Gestational Diabetes Diet Plan

Gestational Diabetes Diet Plan

How should pregnant women with gestational diabetes be fed? You should take care to regularly consume 2.5-3 liters of water per day. You should avoid foods containing simple sugars. Foods containing high sugar such as sugary and acidic beverages, chocolate, cake, ready-made cakes and candies should be replaced by foods such as fruit, milk, yoghurt, cereal crackers.

Gestational diabetes diet plan

Avoid high-fructose corn syrup (HFCS) and sugar-sweetened soft drinks.

How long should you be fed HFCS?

Eat only water and reduce your intake of salt and other sugar-containing foods. Avoid processed foods such as sweetened soft drinks, fruit drinks and drinks that are processed with artificial sweeteners such as sucralose. HFCS can be stored in the body so avoid consumption of drinks and foods high in HFCS.

How should you prepare HFCS?

Cook food in a microwave or microwave-safe bowl of water. Do not put cooked HFCS in your mouth. Freeze the HFCS and store it as a sweetener.

How should you take your HFCS?

Do not add HFCS to other foods and drink.

What foods contain HFCS?

Foods that contain high fructose corn syrup (HFCS):

  • Soft drinks (sugar-free fruit drinks, diet coke, etc.)
  • Pizza
  • Cakes
  • Soda pop
  • Popcorn
  • Grapefruit juice
  • Beverages (alcoholic beverages, carbonated beverages)
  • Cheese curds, cream, milk chocolate, and other sweetened beverages
How is HFCS different from fructose?

Fructose is produced by the fermentation of starch into sugar.

Fructose is a much more palatable sweetener than fructose.

Some foods, such as high fructose corn syrup and sugar-sweetened beverages, contain higher amounts of fructose than is safe for pregnant women to consume. HFCS does not necessarily contain the same amount of fructose as fructose-containing products. It is best to avoid HFCS, even if it is not high in fructose, in pregnant women. If your baby is developing well, avoid fructose as well.

Fructose is also converted to glucose in the liver and absorbed by the body more quickly than is glucose.

In contrast, HFCS has a higher energy density and is absorbed more slowly through the gastrointestinal tract. In addition, HFCS is less palatable than fructose. Foods that contain HFCS, however, are also different in composition and contain more vitamins, minerals, and fiber than foods that do not contain HFCS. You can use an easy food scale to calculate the energy density of foods. Foods with less energy density may be appropriate to serve to your unborn baby. HFCS and other simple sugars are available in most supermarket items.
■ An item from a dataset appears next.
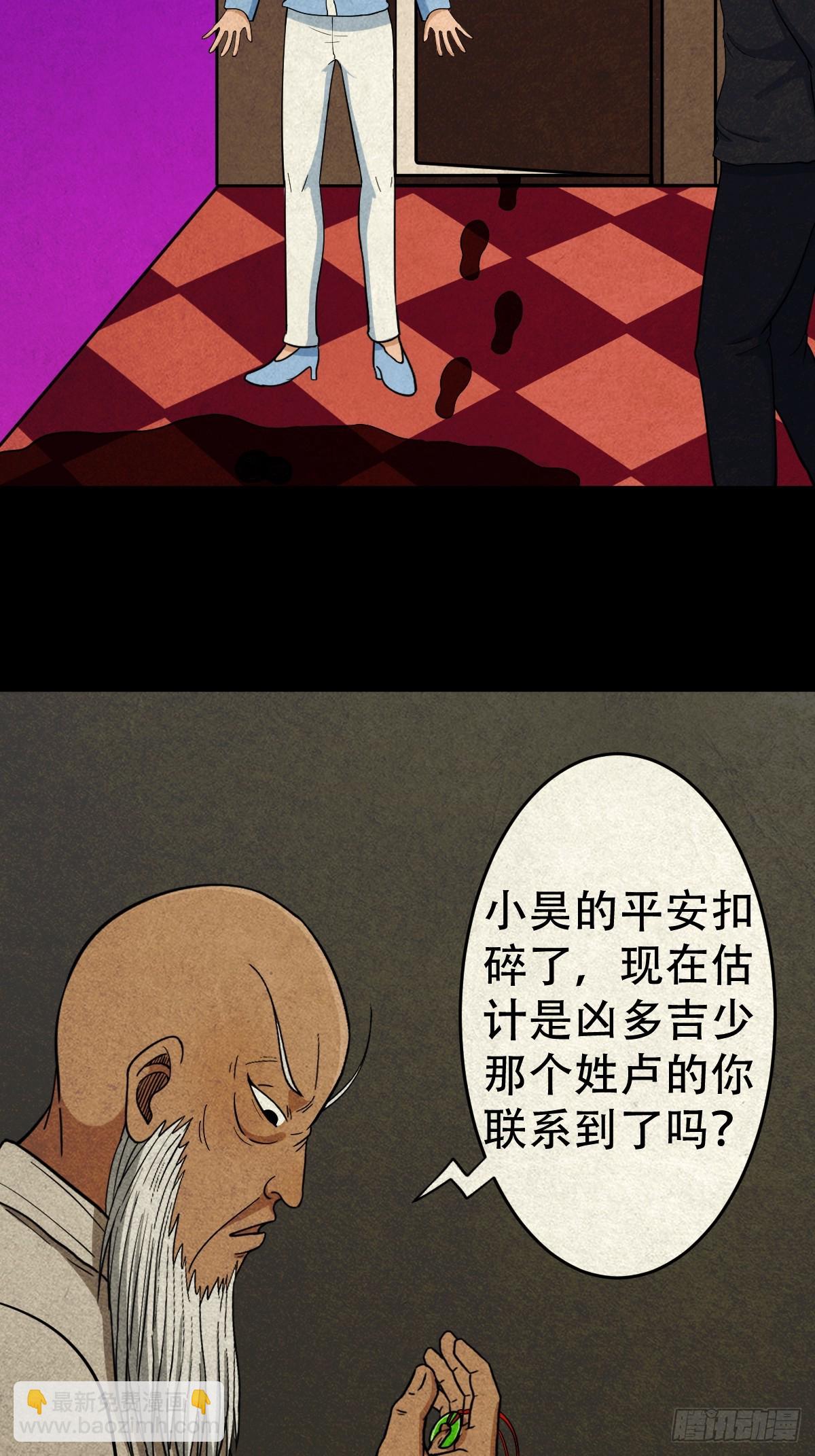 🍼斗厌神 真母寻踪 第10页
Do we really want a food with that much sugar in it?

The food industry’s marketing of HFCS has led to many unintended consequences that are not well known. HFCS may be replacing one of the most important nutrients in the diet – sugar.

HFCS contains the same amount of fructose as fructose-containing foods such as sucrose (table sugar). The average American consumes about 12 teaspoons of HFCS per day. HFCS replaces about 95% of the calories from sugars in our daily diet, and fructose is the primary reason for the increase in obesity, heart disease, diabetes and other chronic diseases worldwide.
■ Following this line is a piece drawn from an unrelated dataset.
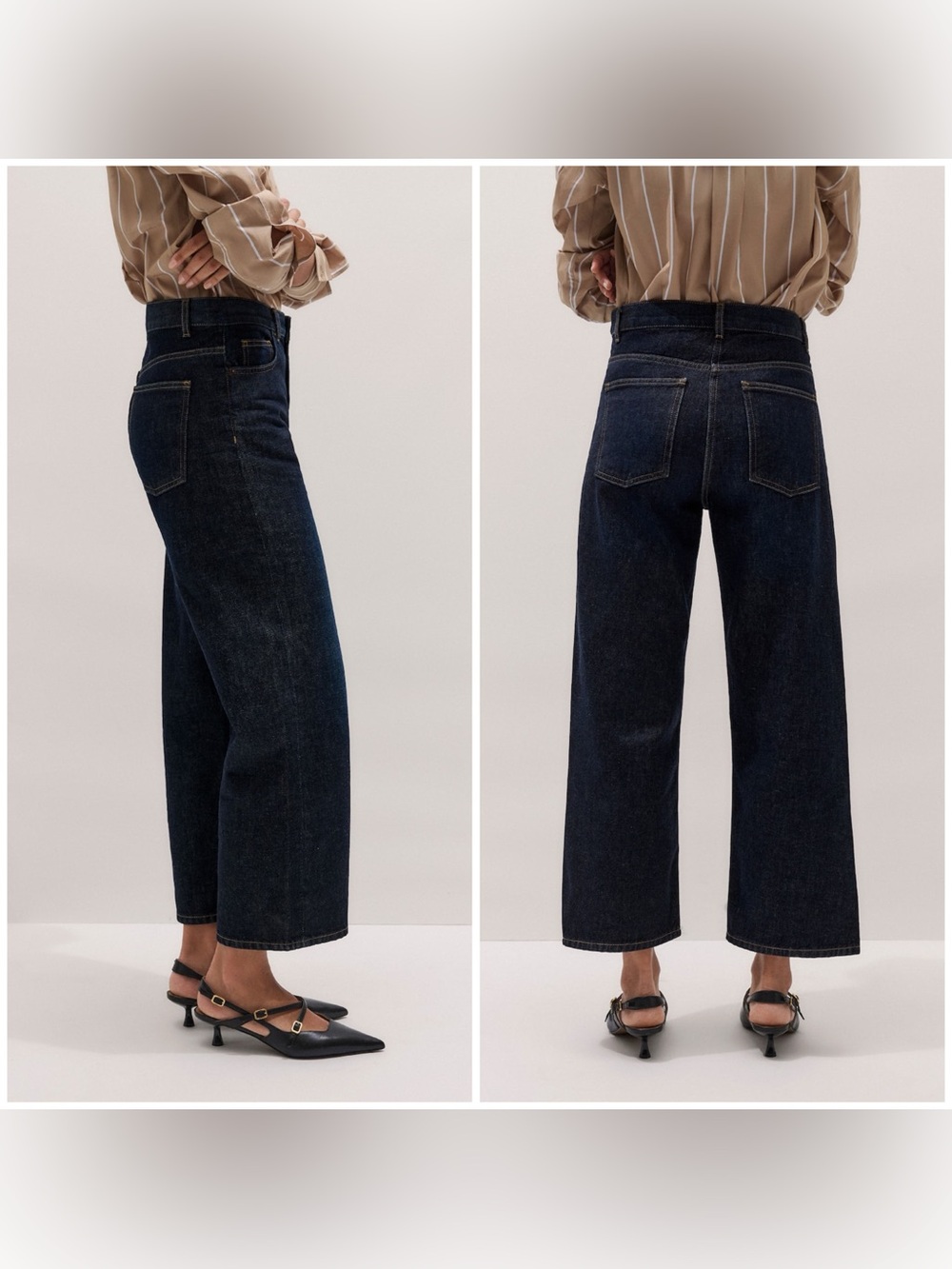 ME+EM Jeans - Picture 11 of 14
Although most people can easily substitute HFCS for sugar in their diet, many people continue to use HFCS to produce sweet foods and beverages, including soda and ice cream. Studies have shown that replacing fructose with HFCS reduces the effectiveness of fruit-based sweeteners in decreasing the consumption of total sugars. HFCS may also raise blood levels of the hormone leptin, which may cause insulin resistance and increase the risk for hypertension.

Foods that contain high fructose corn syrup

  • Soda
  • Popcorn
  • Wine
  • Tea
  • Ice cream
  • Candy

Eating high fructose corn syrup in addition to other beverages may be hazardous to your baby, as many people are unaware that high fructose corn syrup is also a sugar. Consider choosing an artificially-sweetened, fruit-based sweetener instead of HFCS.

Is it true that HFCS contributes to diabetes?

The use of HFCS to replace sugar has led to speculation that HFCS may play a role in many types of diabetes. While it is possible that HFCS increases insulin levels, there is no evidence that HFCS is capable of causing or contributing to diabetes. Additionally, there are no data showing that HFCS intake affects the risk of type 2 diabetes in children. In general, HFCS is not associated with an increased risk for heart disease or type 2 diabetes.

You may also wish to talk with your doctor about medications that should not be taken while you are on HFCS.